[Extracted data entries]

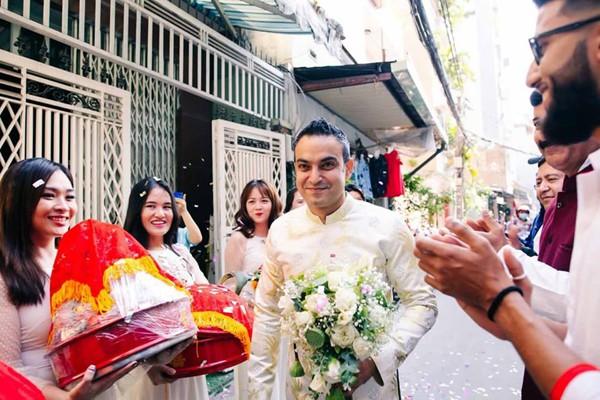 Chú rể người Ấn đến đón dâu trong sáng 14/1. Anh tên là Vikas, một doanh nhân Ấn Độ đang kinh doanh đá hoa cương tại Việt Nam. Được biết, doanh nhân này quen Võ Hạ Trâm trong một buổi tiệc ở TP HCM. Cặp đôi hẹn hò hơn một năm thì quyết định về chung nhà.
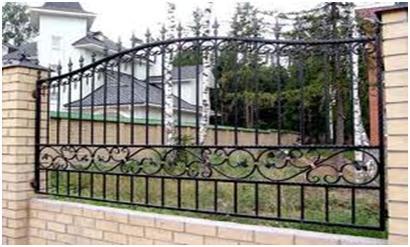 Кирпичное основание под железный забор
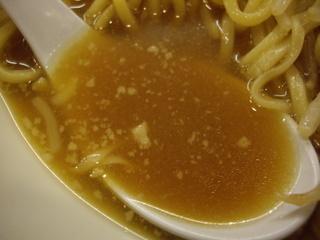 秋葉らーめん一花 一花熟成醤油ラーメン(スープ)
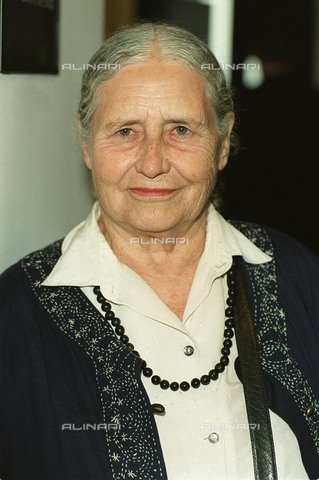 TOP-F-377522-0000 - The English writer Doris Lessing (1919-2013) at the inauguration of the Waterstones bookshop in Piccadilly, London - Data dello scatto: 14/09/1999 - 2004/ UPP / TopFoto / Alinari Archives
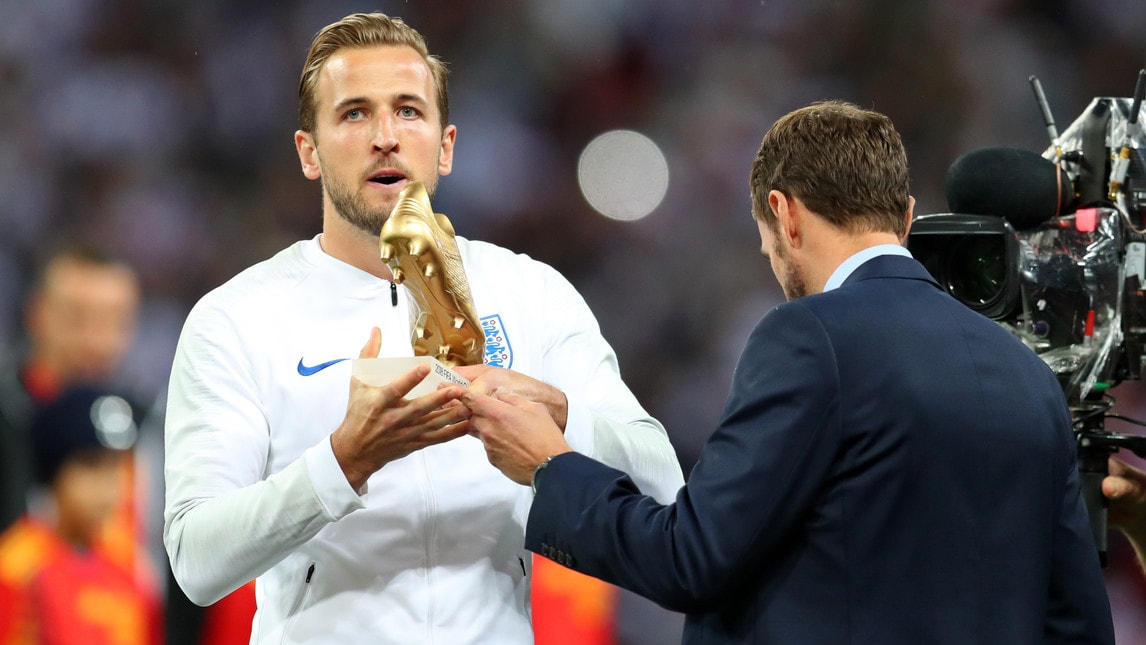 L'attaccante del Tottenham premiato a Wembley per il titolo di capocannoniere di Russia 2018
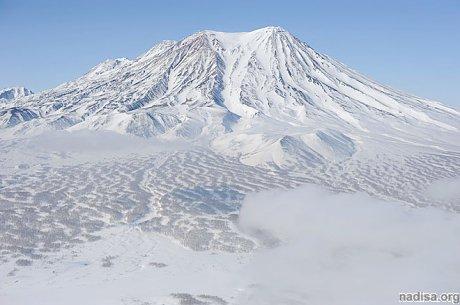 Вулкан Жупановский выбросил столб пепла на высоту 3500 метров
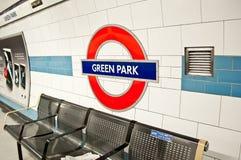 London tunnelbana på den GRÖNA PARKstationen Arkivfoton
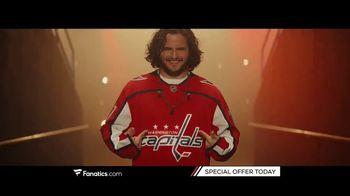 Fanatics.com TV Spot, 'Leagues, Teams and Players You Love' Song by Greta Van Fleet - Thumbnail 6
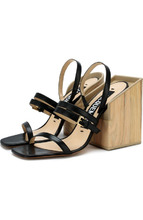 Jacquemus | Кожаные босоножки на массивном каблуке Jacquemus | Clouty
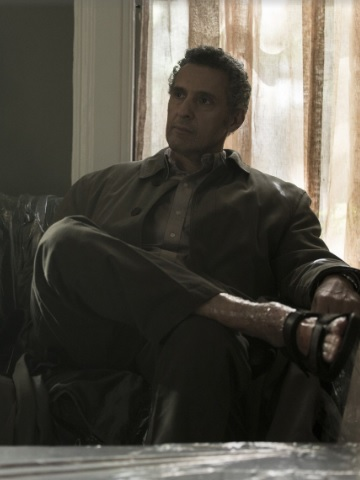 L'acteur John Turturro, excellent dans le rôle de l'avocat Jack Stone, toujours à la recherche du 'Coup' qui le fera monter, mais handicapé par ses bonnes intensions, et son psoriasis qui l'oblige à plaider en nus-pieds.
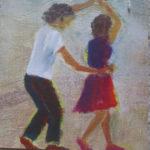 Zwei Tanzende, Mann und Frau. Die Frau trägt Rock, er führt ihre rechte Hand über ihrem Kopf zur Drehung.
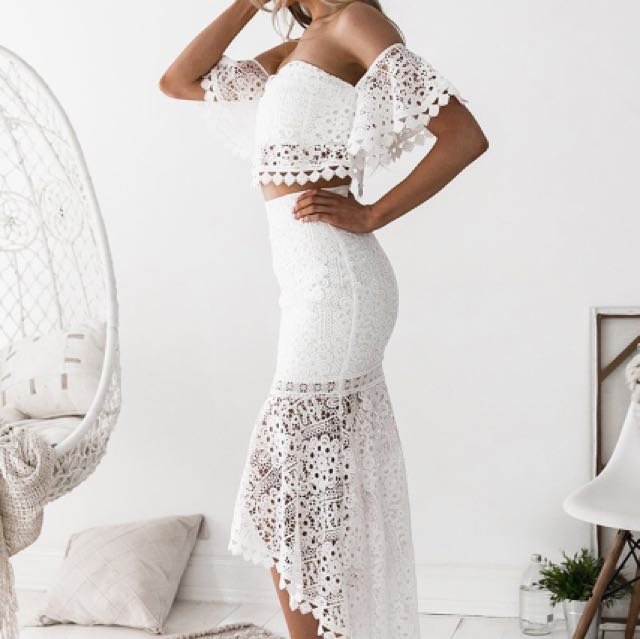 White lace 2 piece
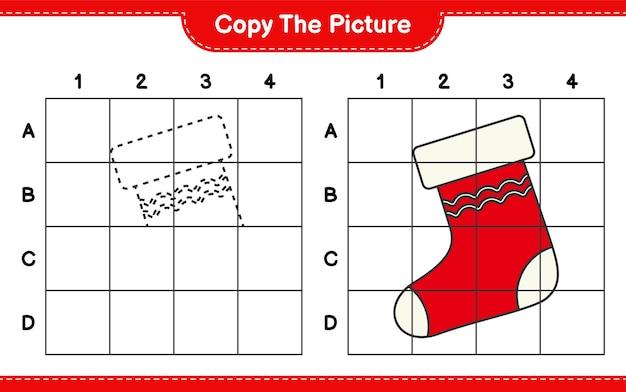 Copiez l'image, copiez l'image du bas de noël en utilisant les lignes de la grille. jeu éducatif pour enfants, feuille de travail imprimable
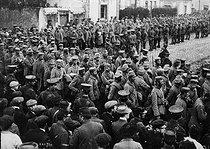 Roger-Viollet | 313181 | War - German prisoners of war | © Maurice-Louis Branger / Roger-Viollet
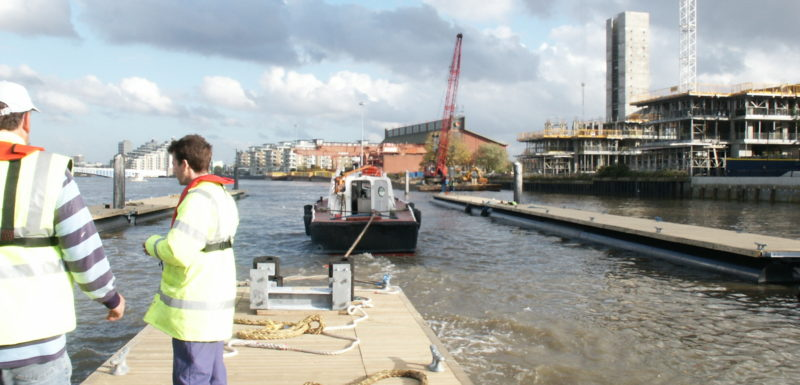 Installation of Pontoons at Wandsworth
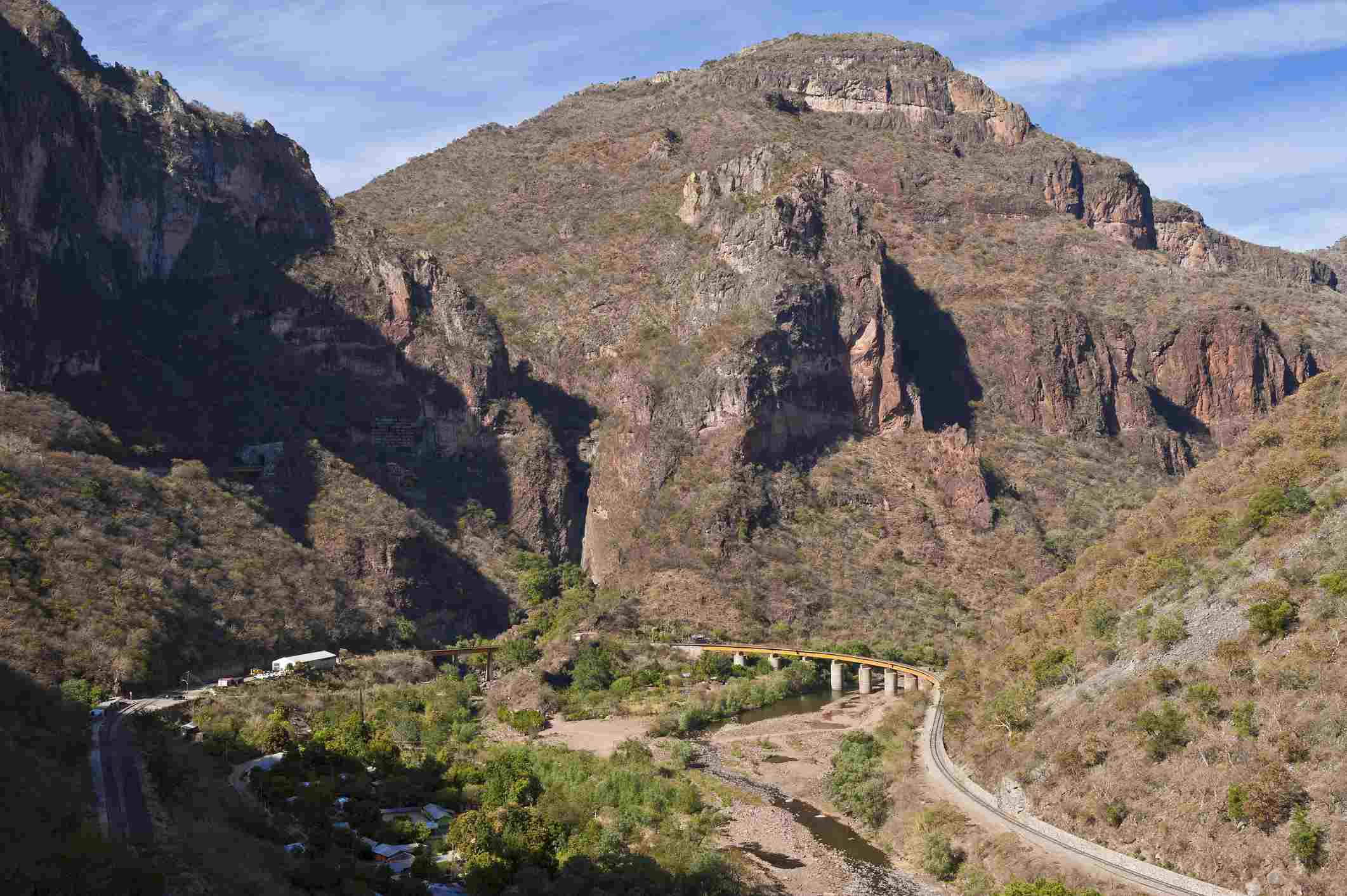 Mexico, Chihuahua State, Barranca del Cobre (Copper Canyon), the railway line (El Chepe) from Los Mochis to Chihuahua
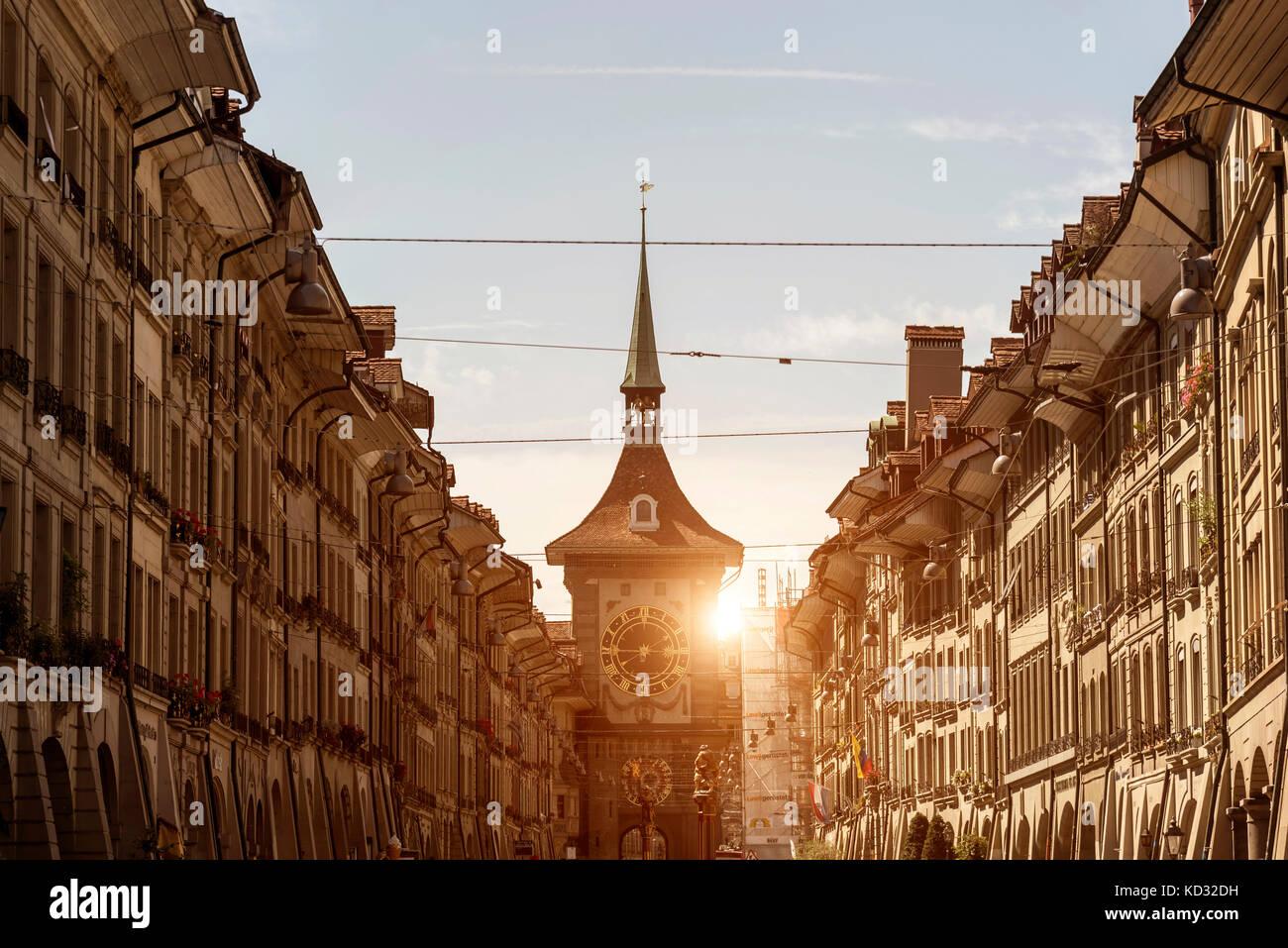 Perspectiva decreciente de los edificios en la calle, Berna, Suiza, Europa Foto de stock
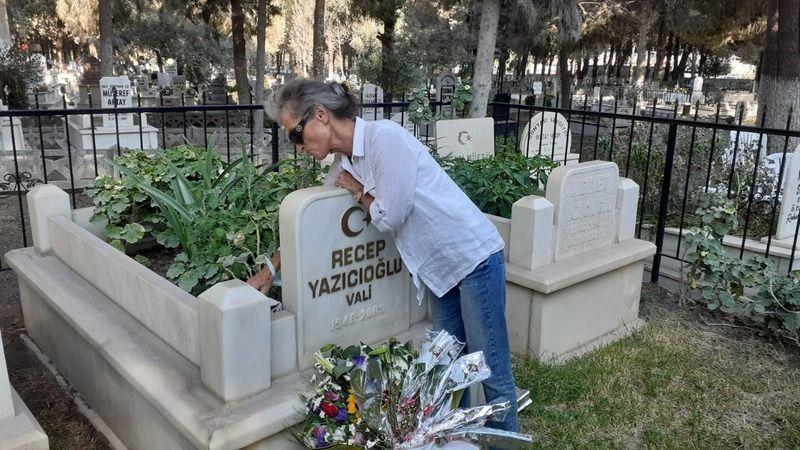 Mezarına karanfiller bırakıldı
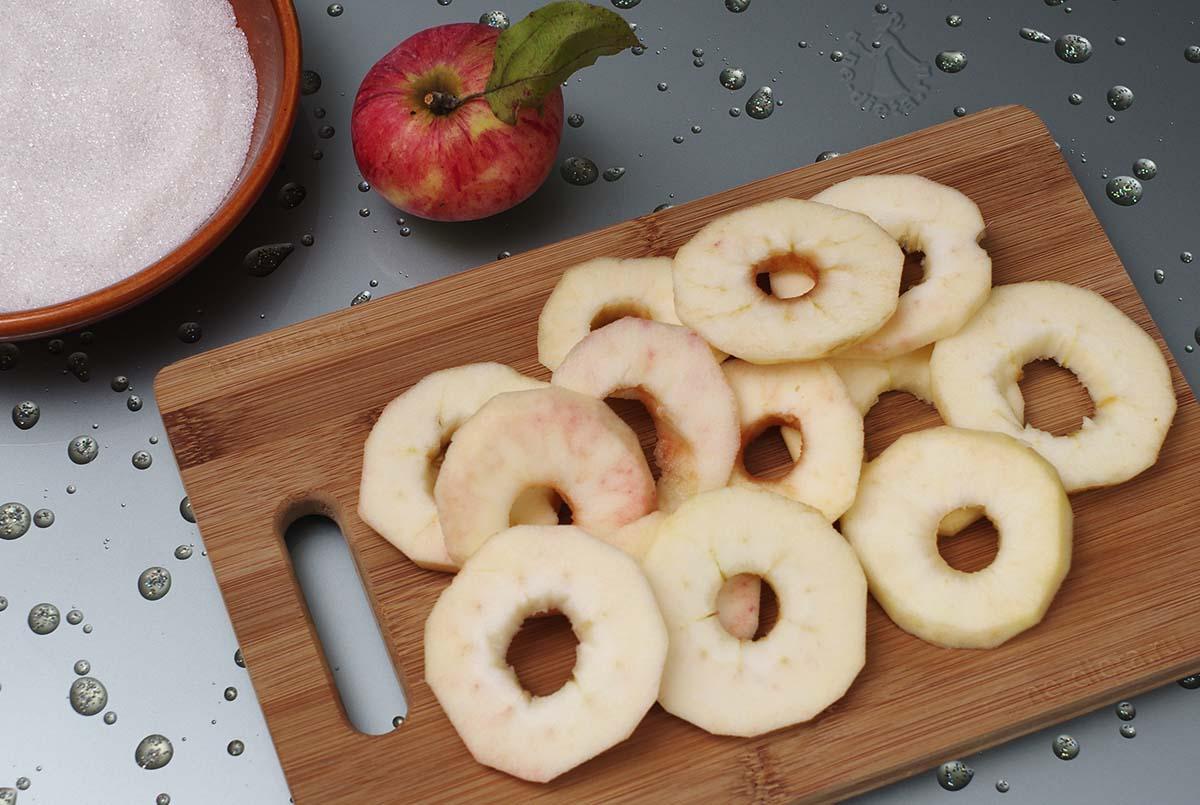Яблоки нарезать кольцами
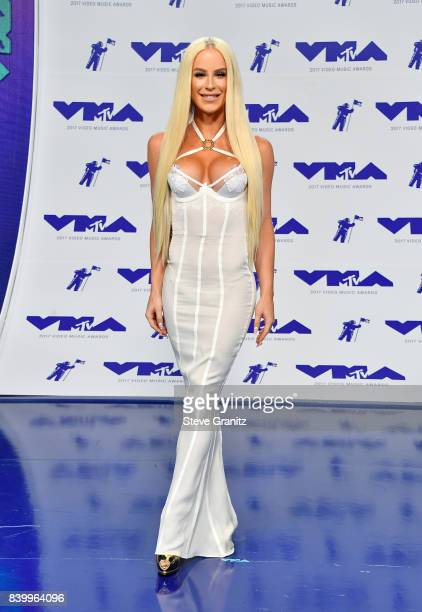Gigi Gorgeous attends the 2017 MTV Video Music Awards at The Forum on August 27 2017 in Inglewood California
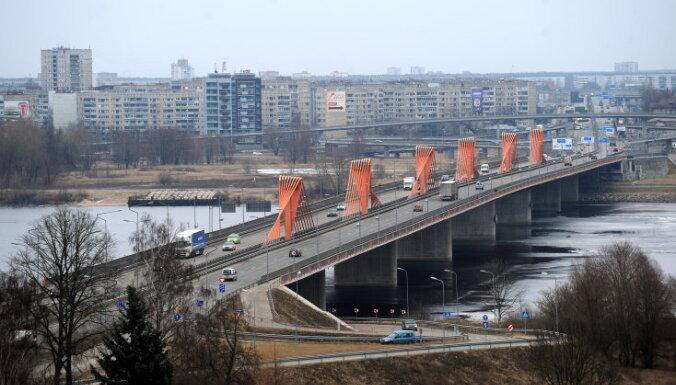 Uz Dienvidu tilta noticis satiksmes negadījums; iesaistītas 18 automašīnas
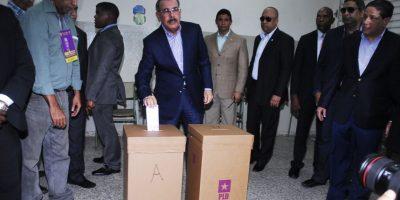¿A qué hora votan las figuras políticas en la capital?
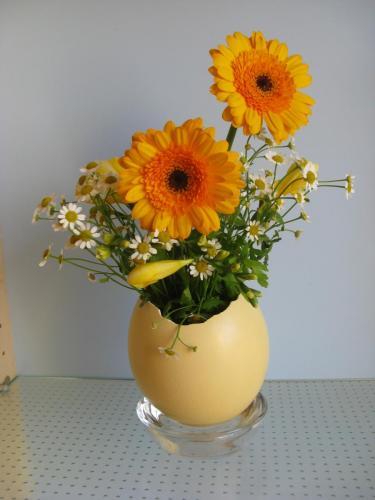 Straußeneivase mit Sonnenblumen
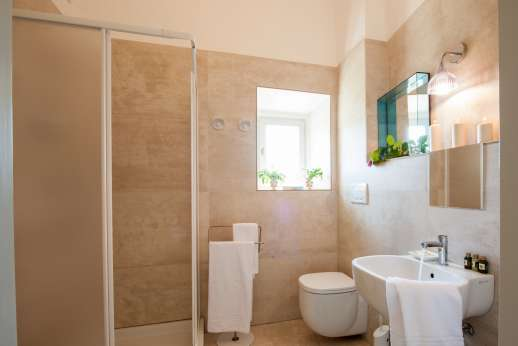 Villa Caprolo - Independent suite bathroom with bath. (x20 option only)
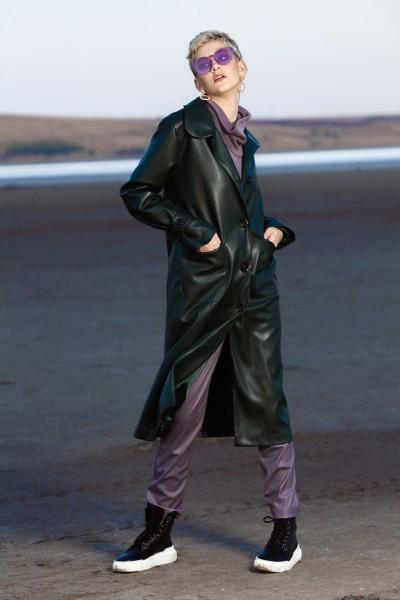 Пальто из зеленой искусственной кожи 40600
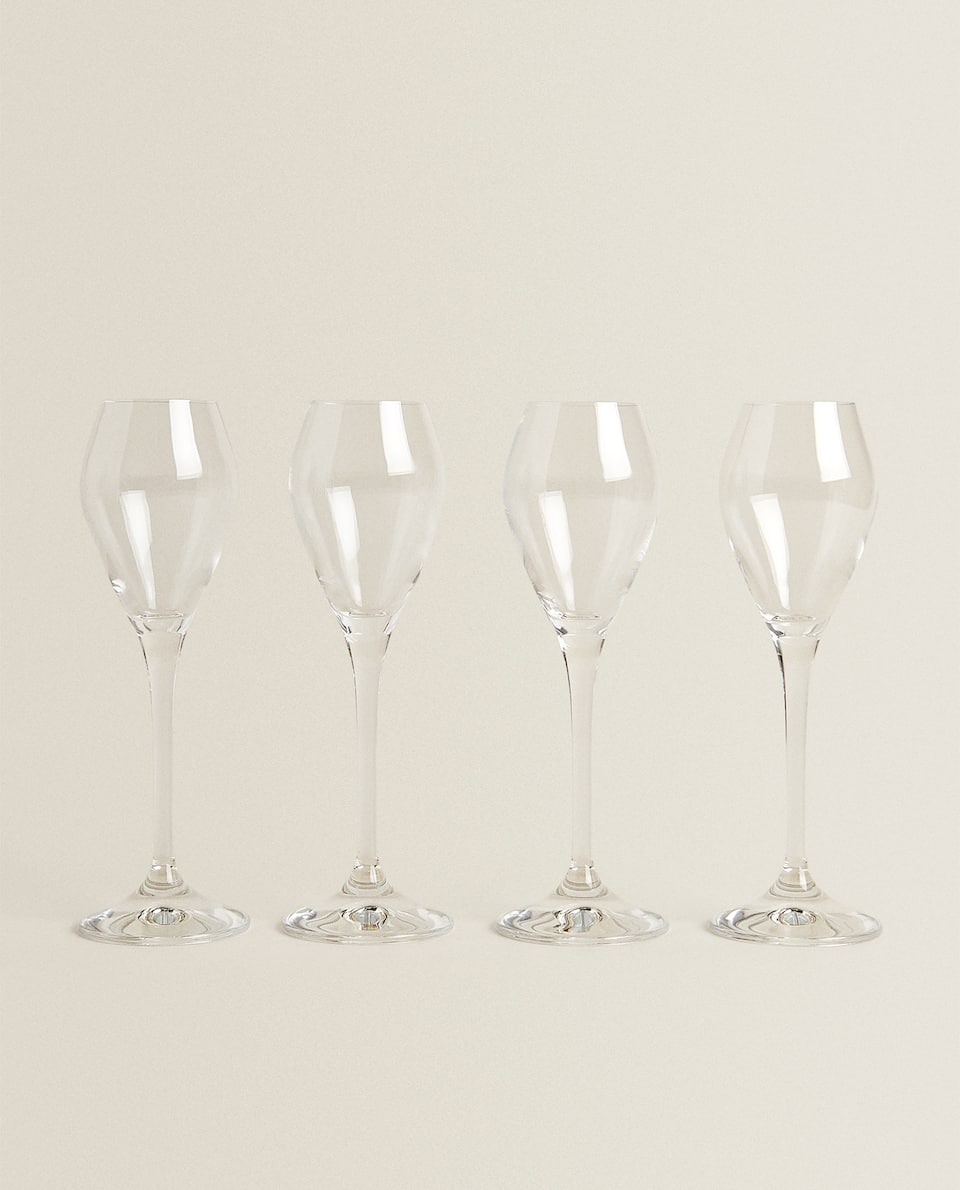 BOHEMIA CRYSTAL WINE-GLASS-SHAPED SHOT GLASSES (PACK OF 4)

-- The problem --
Without including any pictures, output each entry above exactly as it appears.

-- Written reply --
 Chú rể người Ấn đến đón dâu trong sáng 14/1. Anh tên là Vikas, một doanh nhân Ấn Độ đang kinh doanh đá hoa cương tại Việt Nam. Được biết, doanh nhân này quen Võ Hạ Trâm trong một buổi tiệc ở TP HCM. Cặp đôi hẹn hò hơn một năm thì quyết định về chung nhà.
 Кирпичное основание под железный забор
 秋葉らーめん一花 一花熟成醤油ラーメン(スープ)
 TOP-F-377522-0000 - The English writer Doris Lessing (1919-2013) at the inauguration of the Waterstones bookshop in Piccadilly, London - Data dello scatto: 14/09/1999 - 2004/ UPP / TopFoto / Alinari Archives
 L'attaccante del Tottenham premiato a Wembley per il titolo di capocannoniere di Russia 2018
 Вулкан Жупановский выбросил столб пепла на высоту 3500 метров
 London tunnelbana på den GRÖNA PARKstationen Arkivfoton
 Fanatics.com TV Spot, 'Leagues, Teams and Players You Love' Song by Greta Van Fleet - Thumbnail 6
 Jacquemus | Кожаные босоножки на массивном каблуке Jacquemus | Clouty
 L'acteur John Turturro, excellent dans le rôle de l'avocat Jack Stone, toujours à la recherche du 'Coup' qui le fera monter, mais handicapé par ses bonnes intensions, et son psoriasis qui l'oblige à plaider en nus-pieds.
 Zwei Tanzende, Mann und Frau. Die Frau trägt Rock, er führt ihre rechte Hand über ihrem Kopf zur Drehung.
 White lace 2 piece
 Copiez l'image, copiez l'image du bas de noël en utilisant les lignes de la grille. jeu éducatif pour enfants, feuille de travail imprimable
 Roger-Viollet | 313181 | War - German prisoners of war | © Maurice-Louis Branger / Roger-Viollet
 Installation of Pontoons at Wandsworth
 Mexico, Chihuahua State, Barranca del Cobre (Copper Canyon), the railway line (El Chepe) from Los Mochis to Chihuahua
 Perspectiva decreciente de los edificios en la calle, Berna, Suiza, Europa Foto de stock
 Mezarına karanfiller bırakıldı
Яблоки нарезать кольцами
Gigi Gorgeous attends the 2017 MTV Video Music Awards at The Forum on August 27 2017 in Inglewood California
 Uz Dienvidu tilta noticis satiksmes negadījums; iesaistītas 18 automašīnas
¿A qué hora votan las figuras políticas en la capital?
 Straußeneivase mit Sonnenblumen
 Villa Caprolo - Independent suite bathroom with bath. (x20 option only)
 Пальто из зеленой искусственной кожи 40600
 BOHEMIA CRYSTAL WINE-GLASS-SHAPED SHOT GLASSES (PACK OF 4)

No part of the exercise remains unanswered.